第121章 Chapter 13 Survivals of the Non-Invidious Interest
- The Theory of Leisure Class
- Thorstein Veblen
- 800字
- 2016-03-02 16:36:21
The peculiarly non-invidious trend of the kindergarten discipline, and the similar character of the kindergarten influence in primary education beyond the limits of the kindergarten proper, should be taken in connection with what has already been said of the peculiar spiritual attitude of leisure-class womankind under the circumstances of the modern economic situation. The kindergarten discipline is at its best -- or at its farthest remove from ancient patriarchal and pedagogical ideals -- in the advanced industrial communities, where there is a considerable body of intelligent and idle women, and where the system of status has somewhat abated in rigor under the disintegrating influence of industrial life and in the absence of a consistent body of military and ecclesiastical traditions. It is from these women in easy circumstances that it gets its moral support. The aims and methods of the kindergarten commend themselves with especial effect to this class of women who are ill at ease under the pecuniary code of reputable life.
The kindergarten, and whatever the kindergarten spirit counts for in modern education, therefore, is to be set down, along with the "new-woman movement," to the account of that revulsion against futility and invidious comparison which the leisure-class life under modern circumstances induces in the women most immediately exposed to its discipline. In this way it appears that, by indirection, the institution of a leisure class here again favors the growth of a non-invidious attitude, which may, in the long run, prove a menace to the stability of the institution itself, and even to the institution of individual ownership on which it rests.
During the recent past some tangible changes have taken place in the scope of college and university teaching. These changes have in the main consisted in a partial displacement of the humanities -- those branches of learning which are conceived to make for the traditional "culture", character, tastes, and ideals -- by those more matter-of-fact branches which make for civic and industrial efficiency. To put the same thing in other words, those branches of knowledge which make for efficiency (ultimately productive efficiency) have gradually been gaining ground against those branches which make for a heightened consumption or a lowered industrial efficiency and for a type of character suited to the regime of status. In this adaptation of the scheme of instruction the higher schools have commonly been found on the conservative side; each step which they have taken in advance has been to some extent of the nature of a concession.
The sciences have been intruded into the scholar's discipline from without, not to say from below.

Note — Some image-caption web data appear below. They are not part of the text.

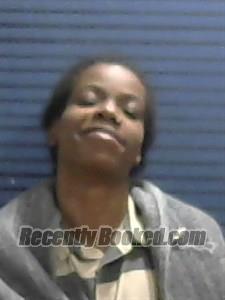 Recent Mugshot Image for Tamya Nicole Yarbrough in Dallas County, Arkansas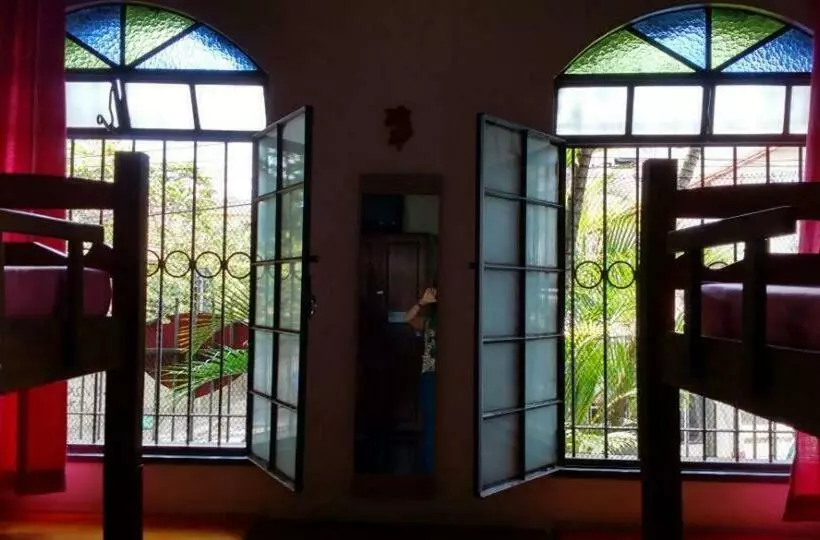 Bed in Shared Room with Shared Bathroom, Chale Mineiro Hostel & Pousada
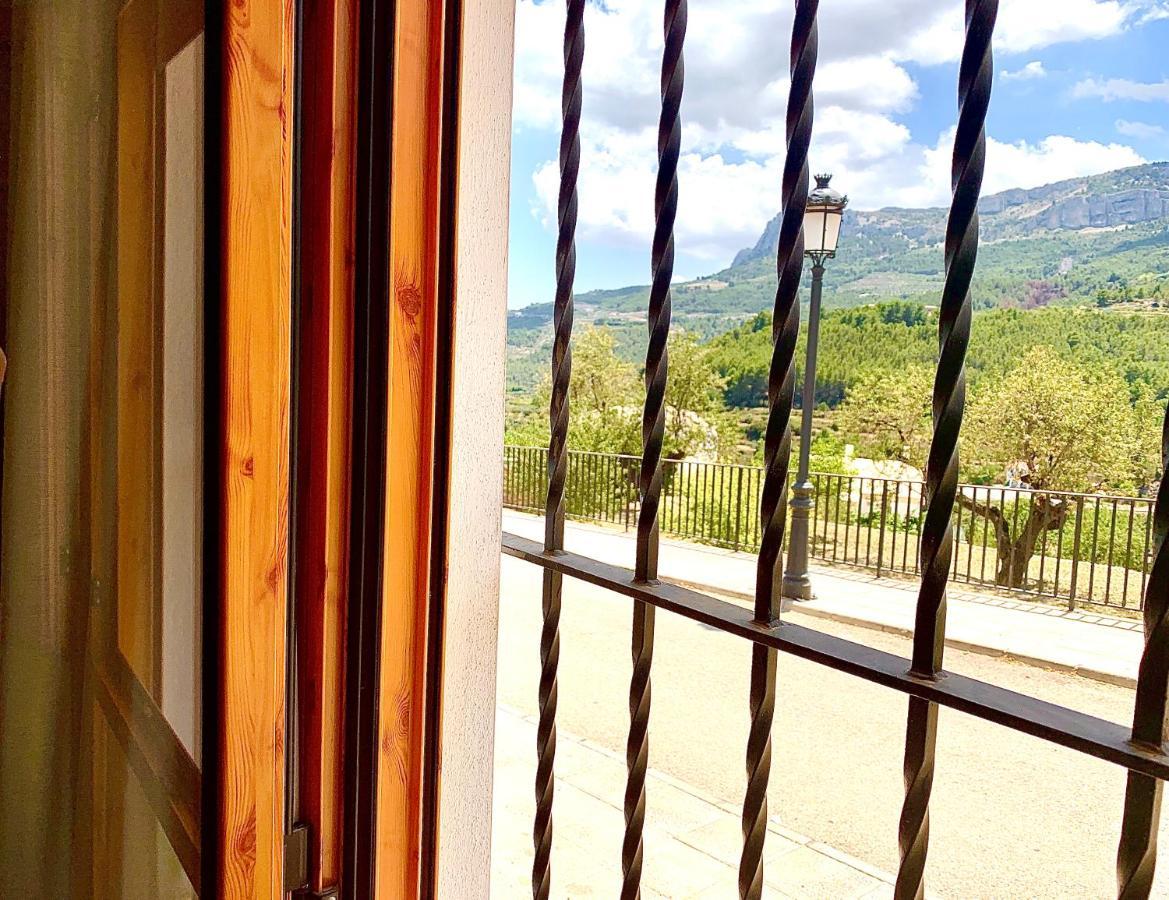 Ideal Apartamento - Guadalest Esterno foto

It is noticeable that the humanities which have so reluctantly yielded ground to the sciences are pretty uniformly adapted to shape the character of the student in accordance with a traditional self-centred scheme of consumption; a scheme of contemplation and enjoyment of the true, the beautiful, and the good, according to a conventional standard of propriety and excellence, the salient feature of which is leisure -- otium cum dignitate. In language veiled by their own habituation to the archaic, decorous point of view, the spokesmen of the humanities have insisted upon the ideal embodied in the maxim, fruges consumere nati. This attitude should occasion no surprise in the case of schools which are shaped by and rest upon a leisure-class culture.

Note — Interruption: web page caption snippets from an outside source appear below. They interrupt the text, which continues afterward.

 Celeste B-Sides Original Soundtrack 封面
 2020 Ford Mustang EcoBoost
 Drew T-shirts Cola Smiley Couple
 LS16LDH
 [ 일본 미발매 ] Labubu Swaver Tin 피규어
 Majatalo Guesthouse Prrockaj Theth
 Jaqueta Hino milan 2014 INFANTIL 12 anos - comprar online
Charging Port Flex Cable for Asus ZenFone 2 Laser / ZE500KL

The professed grounds on which it has been sought, as far as might be, to maintain the received standards and methods of culture intact are likewise characteristic of the archaic temperament and of the leisure-class theory of life. The enjoyment and the bent derived from habitual contemplation of the life, ideals, speculations, and methods of consuming time and goods, in vogue among the leisure class of classical time and goods, in vogue among the leisure class of classical antiquity, for instance, is felt to be "higher", "nobler", "worthier", than what results in these respects from a like familiarity with the everyday life and the knowledge and aspirations of commonplace humanity in a modern community. that learning the content of which is an unmitigated knowledge of latter-day men and things is by comparison "lower", "base", "ignoble" -- one even hears the epithet "sub-human" applied to this matter-of-fact knowledge of mankind and of everyday life.

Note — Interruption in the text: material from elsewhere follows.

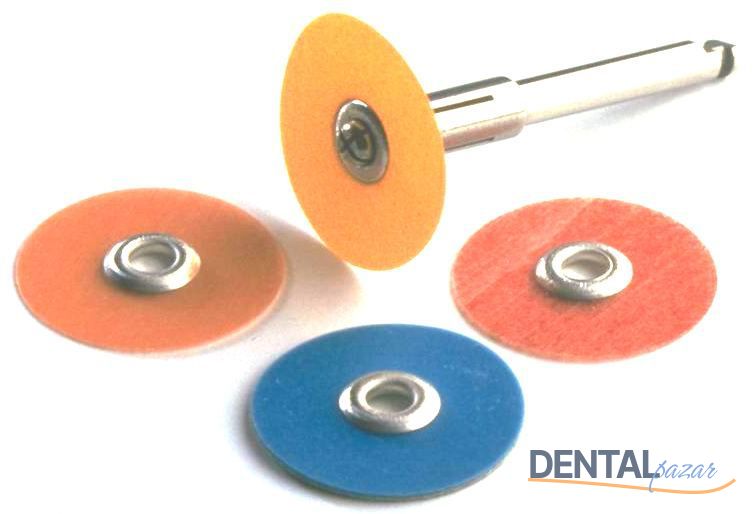 Soflex Disk Mandren Yedegi - 2 Adet
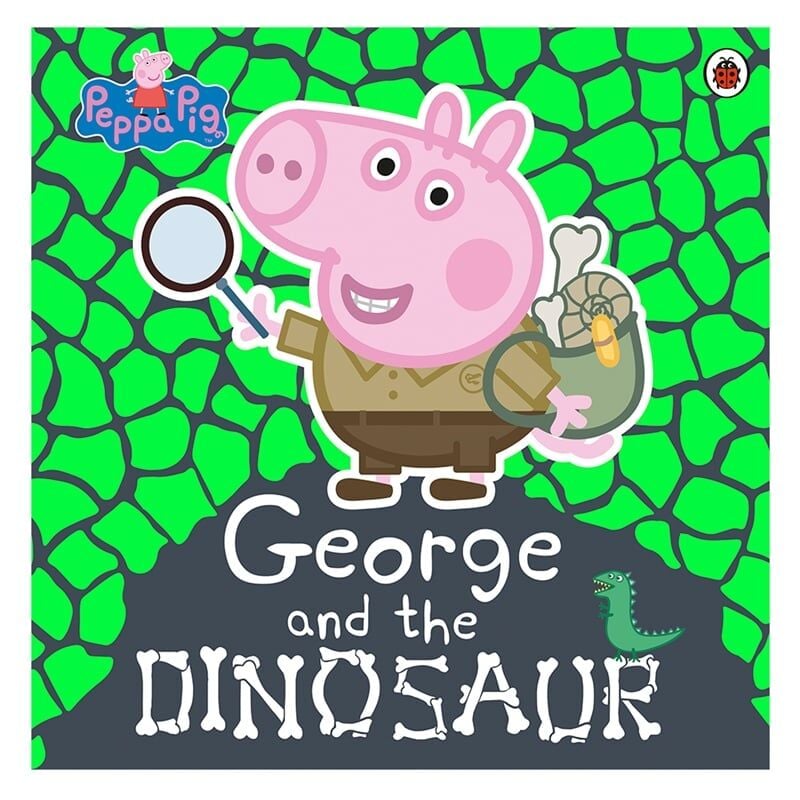 Peppa Pig - George And The Dinosaur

This contention of the leisure-class spokesmen of the humanities seems to be substantially sound. In point of substantial fact, the gratification and the culture, or the spiritual attitude or habit of mind, resulting from an habitual contemplation of the anthropomorphism, clannishness, and leisurely self-complacency of the gentleman of an early day, or from a familiarity with the animistic superstitions and the exuberant truculence of the Homeric heroes, for instance, is, aesthetically considered, more legitimate than the corresponding results derived from a matter-of-fact knowledge of things and a contemplation of latter-day civic or workmanlike efficiency.